There's a scene in the film which sees attendees of a steamy Blues party sway along to the sweet sounds of Janet Kay’s iconic 1979 hit Silly Games and when it ends, they sing the tune a cappella for five uninterrupted minutes. It's hard to not join in, especially as I know the words completely unrevised. I still hear this song spilling out into my Caribbean parents, aunts, and uncle's homes. All. The. Time. It sounds like home.
According to director McQueen, the a cappella performance was completely organic. In a statement sent to Bustle, he explained “The a cappella performance wasn’t planned. It just happened."
“For me, that was an essential part of that party,” he added. “It was about that sort of liberation, that freedom, that spiritual nakedness. That’s what I wanted to see. You don’t see that very much in cinema – of Black people having that total, absolute lack of inhibition."
Between the scenes of sweethearts dancing very, very close, (the "wine and guh down") and joyful singalongs to classic tunes, Lovers Rock made me nostalgic for a time I didn't experience but my parents remember fondly.
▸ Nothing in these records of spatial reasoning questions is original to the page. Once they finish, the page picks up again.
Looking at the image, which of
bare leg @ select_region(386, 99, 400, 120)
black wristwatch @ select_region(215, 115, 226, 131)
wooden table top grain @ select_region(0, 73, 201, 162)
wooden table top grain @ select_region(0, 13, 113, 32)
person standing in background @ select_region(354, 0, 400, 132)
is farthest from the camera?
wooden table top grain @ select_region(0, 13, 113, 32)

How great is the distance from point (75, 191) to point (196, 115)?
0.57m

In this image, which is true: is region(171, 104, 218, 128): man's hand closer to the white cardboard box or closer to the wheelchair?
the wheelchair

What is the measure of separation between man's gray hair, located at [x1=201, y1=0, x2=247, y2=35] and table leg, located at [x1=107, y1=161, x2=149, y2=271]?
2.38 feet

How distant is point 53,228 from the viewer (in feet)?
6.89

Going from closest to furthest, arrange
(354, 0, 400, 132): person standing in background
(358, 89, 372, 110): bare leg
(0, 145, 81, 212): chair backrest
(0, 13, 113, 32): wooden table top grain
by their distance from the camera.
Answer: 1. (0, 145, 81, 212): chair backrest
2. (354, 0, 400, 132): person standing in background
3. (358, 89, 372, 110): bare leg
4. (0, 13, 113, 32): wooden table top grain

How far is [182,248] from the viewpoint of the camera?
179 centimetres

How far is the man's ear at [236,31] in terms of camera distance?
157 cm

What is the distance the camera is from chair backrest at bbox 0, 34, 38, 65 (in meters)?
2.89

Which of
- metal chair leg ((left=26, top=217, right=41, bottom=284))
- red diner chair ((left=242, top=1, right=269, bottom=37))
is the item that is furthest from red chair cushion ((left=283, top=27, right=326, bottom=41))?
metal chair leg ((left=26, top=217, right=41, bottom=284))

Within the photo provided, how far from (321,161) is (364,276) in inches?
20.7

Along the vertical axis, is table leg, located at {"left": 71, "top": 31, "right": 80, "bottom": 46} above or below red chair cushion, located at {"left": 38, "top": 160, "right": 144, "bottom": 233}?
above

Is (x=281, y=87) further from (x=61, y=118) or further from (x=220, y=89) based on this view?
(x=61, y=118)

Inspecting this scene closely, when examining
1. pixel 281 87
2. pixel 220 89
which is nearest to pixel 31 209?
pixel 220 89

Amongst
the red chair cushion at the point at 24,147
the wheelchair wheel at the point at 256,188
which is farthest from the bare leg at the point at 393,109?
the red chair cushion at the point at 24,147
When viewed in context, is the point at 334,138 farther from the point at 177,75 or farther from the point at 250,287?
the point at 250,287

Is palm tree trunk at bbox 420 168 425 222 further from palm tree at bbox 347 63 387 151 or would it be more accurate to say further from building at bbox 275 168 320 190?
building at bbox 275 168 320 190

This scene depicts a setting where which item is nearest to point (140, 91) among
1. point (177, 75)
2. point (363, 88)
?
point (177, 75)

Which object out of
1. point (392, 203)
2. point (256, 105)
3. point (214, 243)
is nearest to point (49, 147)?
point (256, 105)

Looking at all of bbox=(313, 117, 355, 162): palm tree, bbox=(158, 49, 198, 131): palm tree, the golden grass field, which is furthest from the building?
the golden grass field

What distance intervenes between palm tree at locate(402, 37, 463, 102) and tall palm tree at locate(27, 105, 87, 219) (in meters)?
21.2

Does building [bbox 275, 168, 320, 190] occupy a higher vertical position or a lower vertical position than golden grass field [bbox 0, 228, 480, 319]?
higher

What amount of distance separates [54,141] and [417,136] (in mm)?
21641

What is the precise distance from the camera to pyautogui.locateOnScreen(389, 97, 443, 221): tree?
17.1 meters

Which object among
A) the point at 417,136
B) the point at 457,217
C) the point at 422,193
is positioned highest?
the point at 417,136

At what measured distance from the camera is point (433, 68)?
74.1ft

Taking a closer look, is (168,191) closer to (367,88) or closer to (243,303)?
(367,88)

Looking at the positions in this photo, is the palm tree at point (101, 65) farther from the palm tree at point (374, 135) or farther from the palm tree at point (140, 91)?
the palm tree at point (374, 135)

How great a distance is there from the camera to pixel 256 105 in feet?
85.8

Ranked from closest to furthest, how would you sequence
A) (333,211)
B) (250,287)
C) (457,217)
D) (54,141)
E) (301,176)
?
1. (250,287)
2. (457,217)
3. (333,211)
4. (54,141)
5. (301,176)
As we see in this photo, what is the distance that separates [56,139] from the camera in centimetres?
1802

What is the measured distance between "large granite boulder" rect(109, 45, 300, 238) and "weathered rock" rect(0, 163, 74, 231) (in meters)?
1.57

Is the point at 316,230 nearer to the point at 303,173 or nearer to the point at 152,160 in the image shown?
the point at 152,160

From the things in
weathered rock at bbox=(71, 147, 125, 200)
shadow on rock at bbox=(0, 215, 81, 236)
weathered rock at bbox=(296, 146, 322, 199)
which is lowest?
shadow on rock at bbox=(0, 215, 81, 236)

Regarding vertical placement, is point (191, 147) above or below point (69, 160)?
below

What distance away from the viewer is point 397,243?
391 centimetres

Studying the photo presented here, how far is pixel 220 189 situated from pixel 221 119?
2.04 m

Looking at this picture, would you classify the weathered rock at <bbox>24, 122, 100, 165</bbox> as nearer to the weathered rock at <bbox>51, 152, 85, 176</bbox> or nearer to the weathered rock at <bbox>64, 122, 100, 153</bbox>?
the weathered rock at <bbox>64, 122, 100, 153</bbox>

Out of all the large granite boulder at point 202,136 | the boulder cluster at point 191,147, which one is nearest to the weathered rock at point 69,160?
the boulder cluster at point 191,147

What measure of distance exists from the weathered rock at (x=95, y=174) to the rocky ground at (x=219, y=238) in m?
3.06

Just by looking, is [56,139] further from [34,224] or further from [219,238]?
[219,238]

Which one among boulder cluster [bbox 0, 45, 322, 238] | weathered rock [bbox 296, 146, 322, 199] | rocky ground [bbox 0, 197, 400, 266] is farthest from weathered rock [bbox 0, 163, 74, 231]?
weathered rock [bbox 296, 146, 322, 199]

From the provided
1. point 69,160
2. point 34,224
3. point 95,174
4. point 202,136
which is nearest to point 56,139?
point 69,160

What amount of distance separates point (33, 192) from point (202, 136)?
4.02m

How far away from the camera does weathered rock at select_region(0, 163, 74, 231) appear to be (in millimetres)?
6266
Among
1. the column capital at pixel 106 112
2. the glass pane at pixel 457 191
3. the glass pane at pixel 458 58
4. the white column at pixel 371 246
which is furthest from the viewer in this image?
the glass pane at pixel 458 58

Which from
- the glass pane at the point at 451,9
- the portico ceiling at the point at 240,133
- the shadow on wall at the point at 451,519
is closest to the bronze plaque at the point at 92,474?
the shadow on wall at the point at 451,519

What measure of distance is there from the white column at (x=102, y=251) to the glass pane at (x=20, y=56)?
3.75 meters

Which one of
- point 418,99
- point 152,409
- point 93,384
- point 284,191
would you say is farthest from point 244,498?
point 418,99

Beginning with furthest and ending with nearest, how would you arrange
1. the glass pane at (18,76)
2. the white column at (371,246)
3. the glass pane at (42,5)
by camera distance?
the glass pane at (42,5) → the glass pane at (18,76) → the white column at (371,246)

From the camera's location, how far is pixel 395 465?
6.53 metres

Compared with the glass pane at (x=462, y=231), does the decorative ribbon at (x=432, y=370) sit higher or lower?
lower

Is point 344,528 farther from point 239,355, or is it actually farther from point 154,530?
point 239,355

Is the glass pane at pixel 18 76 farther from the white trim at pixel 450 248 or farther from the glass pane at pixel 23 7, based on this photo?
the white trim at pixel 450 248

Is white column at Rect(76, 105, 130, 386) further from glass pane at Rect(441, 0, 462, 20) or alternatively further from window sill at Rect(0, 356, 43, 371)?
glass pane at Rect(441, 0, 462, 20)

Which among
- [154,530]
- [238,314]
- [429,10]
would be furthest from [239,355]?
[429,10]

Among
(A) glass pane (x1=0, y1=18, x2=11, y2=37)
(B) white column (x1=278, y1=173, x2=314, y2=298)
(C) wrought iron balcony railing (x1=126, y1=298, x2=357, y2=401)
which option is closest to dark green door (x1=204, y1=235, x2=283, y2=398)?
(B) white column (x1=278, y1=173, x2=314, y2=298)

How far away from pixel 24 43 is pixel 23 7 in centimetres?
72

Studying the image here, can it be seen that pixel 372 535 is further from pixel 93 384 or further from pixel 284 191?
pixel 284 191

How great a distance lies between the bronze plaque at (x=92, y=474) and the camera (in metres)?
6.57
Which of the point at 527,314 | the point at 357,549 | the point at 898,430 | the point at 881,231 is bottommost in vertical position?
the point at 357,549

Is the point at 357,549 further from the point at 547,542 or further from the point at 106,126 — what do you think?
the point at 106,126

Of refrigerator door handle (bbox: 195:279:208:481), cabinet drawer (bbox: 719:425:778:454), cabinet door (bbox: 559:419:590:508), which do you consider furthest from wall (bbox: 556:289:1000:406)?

McQueen describes the film as his "musical" and hopes it inspires a new incarnation of Blues parties in younger audiences. During a period of heightened racial tensions in UK, the parties were considered a sanctuary for people in the Caribbean community. For the older West Indians that lived and breathed the Lovers Rock sound during its heydey, the Small Axe team hopes the film brings back "many happy memories."